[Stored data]
++++++++++++++++++++
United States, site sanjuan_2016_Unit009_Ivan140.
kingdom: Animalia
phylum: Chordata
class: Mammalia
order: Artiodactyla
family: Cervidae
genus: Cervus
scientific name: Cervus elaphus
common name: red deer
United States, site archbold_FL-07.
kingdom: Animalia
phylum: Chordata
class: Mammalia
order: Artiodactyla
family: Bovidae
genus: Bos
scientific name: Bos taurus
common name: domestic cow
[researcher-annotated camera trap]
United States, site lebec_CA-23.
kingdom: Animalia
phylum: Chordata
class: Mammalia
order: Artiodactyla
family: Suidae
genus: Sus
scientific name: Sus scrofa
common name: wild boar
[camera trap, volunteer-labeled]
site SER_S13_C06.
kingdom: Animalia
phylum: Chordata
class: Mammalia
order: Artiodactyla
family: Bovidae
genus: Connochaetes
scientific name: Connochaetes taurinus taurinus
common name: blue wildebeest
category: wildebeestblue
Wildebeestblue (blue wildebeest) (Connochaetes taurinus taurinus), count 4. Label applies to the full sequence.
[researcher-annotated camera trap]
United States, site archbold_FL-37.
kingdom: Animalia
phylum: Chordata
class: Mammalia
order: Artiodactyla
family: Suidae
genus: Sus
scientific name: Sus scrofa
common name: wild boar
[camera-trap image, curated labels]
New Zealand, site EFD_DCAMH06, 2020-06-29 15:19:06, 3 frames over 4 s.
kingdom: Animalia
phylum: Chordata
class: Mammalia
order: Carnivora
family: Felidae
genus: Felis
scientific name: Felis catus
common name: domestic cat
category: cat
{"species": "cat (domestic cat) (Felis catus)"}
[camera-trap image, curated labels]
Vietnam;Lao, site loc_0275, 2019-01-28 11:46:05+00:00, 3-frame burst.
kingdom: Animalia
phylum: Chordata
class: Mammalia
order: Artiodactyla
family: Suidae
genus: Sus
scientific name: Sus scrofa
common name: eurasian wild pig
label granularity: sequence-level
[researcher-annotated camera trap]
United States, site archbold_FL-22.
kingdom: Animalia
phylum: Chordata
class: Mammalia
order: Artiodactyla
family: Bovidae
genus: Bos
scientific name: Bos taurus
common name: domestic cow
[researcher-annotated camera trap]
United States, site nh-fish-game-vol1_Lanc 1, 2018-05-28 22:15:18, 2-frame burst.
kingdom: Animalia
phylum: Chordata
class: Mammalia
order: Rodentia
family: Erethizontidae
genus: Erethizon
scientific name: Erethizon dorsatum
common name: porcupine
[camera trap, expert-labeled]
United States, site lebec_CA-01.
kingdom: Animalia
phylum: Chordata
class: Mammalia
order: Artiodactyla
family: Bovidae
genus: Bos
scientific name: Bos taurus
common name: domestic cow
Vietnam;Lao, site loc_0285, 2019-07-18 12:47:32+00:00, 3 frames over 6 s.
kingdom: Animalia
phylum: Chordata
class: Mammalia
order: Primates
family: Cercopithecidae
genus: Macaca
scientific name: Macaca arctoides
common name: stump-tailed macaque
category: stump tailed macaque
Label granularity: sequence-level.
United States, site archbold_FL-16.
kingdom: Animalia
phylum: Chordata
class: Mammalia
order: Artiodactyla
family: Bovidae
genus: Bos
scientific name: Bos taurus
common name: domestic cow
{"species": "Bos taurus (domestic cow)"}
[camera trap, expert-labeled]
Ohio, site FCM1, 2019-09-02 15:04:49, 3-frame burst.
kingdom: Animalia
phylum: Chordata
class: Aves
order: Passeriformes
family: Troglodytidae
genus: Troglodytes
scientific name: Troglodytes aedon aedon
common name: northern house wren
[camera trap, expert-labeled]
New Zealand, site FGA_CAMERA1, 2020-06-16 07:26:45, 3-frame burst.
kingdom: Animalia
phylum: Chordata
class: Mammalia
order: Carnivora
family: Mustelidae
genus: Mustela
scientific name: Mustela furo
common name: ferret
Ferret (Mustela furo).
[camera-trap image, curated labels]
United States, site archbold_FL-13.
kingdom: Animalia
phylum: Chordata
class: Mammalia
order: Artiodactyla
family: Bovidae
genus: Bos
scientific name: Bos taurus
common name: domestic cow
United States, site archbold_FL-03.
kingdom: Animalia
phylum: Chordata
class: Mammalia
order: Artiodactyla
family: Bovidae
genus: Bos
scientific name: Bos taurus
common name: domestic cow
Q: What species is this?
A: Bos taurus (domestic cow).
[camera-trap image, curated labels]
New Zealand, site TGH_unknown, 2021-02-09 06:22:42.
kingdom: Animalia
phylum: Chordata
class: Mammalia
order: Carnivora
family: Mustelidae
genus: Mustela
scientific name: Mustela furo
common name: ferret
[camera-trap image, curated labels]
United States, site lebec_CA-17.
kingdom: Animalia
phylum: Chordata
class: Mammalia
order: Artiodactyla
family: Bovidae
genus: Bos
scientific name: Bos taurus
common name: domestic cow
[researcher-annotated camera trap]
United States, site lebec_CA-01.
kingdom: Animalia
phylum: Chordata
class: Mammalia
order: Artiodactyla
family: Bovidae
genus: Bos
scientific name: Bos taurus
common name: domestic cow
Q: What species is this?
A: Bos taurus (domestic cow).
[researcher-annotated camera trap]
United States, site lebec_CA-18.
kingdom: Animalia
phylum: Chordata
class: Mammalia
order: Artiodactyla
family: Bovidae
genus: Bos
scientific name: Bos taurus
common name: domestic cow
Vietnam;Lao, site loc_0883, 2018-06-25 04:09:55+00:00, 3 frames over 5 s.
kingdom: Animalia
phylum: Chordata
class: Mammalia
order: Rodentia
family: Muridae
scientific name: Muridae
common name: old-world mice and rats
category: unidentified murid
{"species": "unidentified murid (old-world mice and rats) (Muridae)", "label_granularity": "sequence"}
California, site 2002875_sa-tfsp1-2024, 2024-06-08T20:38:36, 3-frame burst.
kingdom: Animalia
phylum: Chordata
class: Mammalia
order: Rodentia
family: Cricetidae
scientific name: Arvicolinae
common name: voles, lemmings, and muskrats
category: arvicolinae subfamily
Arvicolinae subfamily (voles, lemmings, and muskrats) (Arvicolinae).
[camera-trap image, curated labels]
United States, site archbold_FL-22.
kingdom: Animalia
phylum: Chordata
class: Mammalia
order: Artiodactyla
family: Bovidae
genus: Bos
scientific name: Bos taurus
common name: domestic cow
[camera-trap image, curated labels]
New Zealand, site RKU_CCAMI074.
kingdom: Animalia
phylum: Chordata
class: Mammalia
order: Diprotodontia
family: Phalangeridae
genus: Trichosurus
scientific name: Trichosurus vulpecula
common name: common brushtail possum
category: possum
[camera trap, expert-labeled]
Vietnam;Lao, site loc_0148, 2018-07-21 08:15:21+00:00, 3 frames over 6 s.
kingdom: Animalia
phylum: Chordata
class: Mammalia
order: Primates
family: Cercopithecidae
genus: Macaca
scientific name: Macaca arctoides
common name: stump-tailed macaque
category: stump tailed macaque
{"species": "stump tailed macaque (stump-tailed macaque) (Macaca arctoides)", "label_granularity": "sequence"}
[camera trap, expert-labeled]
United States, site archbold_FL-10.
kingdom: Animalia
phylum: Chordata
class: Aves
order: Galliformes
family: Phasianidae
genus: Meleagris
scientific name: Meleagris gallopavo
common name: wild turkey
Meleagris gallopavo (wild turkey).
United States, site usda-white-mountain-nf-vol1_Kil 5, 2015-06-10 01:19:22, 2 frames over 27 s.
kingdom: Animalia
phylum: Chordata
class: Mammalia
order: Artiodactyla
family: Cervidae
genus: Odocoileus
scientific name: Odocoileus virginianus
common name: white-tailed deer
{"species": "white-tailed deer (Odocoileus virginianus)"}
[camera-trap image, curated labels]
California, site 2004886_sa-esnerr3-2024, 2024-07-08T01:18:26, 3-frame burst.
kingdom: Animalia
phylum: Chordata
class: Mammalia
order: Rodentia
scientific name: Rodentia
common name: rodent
++++++++++++++++++++
=== REQUIRED ACTION ===
Please print verbatim each line from the first line of the entries above to the line that contains "category: cat", inclusive, and nothing more.

=== SOLUTION ===
United States, site sanjuan_2016_Unit009_Ivan140.
kingdom: Animalia
phylum: Chordata
class: Mammalia
order: Artiodactyla
family: Cervidae
genus: Cervus
scientific name: Cervus elaphus
common name: red deer
United States, site archbold_FL-07.
kingdom: Animalia
phylum: Chordata
class: Mammalia
order: Artiodactyla
family: Bovidae
genus: Bos
scientific name: Bos taurus
common name: domestic cow
[researcher-annotated camera trap]
United States, site lebec_CA-23.
kingdom: Animalia
phylum: Chordata
class: Mammalia
order: Artiodactyla
family: Suidae
genus: Sus
scientific name: Sus scrofa
common name: wild boar
[camera trap, volunteer-labeled]
site SER_S13_C06.
kingdom: Animalia
phylum: Chordata
class: Mammalia
order: Artiodactyla
family: Bovidae
genus: Connochaetes
scientific name: Connochaetes taurinus taurinus
common name: blue wildebeest
category: wildebeestblue
Wildebeestblue (blue wildebeest) (Connochaetes taurinus taurinus), count 4. Label applies to the full sequence.
[researcher-annotated camera trap]
United States, site archbold_FL-37.
kingdom: Animalia
phylum: Chordata
class: Mammalia
order: Artiodactyla
family: Suidae
genus: Sus
scientific name: Sus scrofa
common name: wild boar
[camera-trap image, curated labels]
New Zealand, site EFD_DCAMH06, 2020-06-29 15:19:06, 3 frames over 4 s.
kingdom: Animalia
phylum: Chordata
class: Mammalia
order: Carnivora
family: Felidae
genus: Felis
scientific name: Felis catus
common name: domestic cat
category: cat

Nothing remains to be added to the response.